About this task
The lines below starting at the line containing "family: Varanidae" and ending at the line containing "Interacting vote fraction: 0%." are to be repeated exactly, with both ends kept and nothing else added.

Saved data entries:
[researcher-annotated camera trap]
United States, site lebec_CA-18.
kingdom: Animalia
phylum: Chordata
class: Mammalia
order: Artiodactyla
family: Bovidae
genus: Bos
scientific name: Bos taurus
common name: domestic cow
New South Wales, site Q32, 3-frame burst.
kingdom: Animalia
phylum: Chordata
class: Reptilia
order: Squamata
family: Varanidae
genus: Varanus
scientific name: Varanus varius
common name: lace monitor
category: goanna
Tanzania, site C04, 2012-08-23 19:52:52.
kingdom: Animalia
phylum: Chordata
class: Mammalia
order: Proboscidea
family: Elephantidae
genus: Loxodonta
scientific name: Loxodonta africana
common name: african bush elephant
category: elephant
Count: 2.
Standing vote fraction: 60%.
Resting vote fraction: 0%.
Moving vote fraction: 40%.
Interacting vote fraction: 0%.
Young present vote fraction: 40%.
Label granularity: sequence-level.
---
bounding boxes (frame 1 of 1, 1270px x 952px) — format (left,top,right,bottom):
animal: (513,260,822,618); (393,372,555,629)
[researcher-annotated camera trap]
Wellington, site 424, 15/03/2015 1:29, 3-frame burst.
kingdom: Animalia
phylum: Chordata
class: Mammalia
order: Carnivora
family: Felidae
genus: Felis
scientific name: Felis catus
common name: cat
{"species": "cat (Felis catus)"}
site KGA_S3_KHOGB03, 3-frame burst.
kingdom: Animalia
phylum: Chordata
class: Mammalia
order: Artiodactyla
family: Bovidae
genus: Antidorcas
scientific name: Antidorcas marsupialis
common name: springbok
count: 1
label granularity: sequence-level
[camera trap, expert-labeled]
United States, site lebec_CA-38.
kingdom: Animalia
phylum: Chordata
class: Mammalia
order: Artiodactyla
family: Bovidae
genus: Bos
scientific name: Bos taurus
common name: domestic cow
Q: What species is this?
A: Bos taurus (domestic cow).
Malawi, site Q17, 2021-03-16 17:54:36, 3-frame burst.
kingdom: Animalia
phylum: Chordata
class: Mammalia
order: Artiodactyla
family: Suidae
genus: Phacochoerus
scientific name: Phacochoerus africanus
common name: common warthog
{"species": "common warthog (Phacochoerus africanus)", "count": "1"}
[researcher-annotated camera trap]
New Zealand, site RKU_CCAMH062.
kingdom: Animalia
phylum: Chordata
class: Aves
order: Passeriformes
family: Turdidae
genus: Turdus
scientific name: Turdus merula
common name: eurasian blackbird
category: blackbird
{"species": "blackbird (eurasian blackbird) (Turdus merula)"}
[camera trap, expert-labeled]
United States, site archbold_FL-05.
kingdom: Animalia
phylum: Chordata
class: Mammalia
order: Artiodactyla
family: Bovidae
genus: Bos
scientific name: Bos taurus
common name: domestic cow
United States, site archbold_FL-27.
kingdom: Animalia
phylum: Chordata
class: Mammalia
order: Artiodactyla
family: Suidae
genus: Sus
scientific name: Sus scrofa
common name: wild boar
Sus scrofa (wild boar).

Problem solution
family: Varanidae
genus: Varanus
scientific name: Varanus varius
common name: lace monitor
category: goanna
Tanzania, site C04, 2012-08-23 19:52:52.
kingdom: Animalia
phylum: Chordata
class: Mammalia
order: Proboscidea
family: Elephantidae
genus: Loxodonta
scientific name: Loxodonta africana
common name: african bush elephant
category: elephant
Count: 2.
Standing vote fraction: 60%.
Resting vote fraction: 0%.
Moving vote fraction: 40%.
Interacting vote fraction: 0%.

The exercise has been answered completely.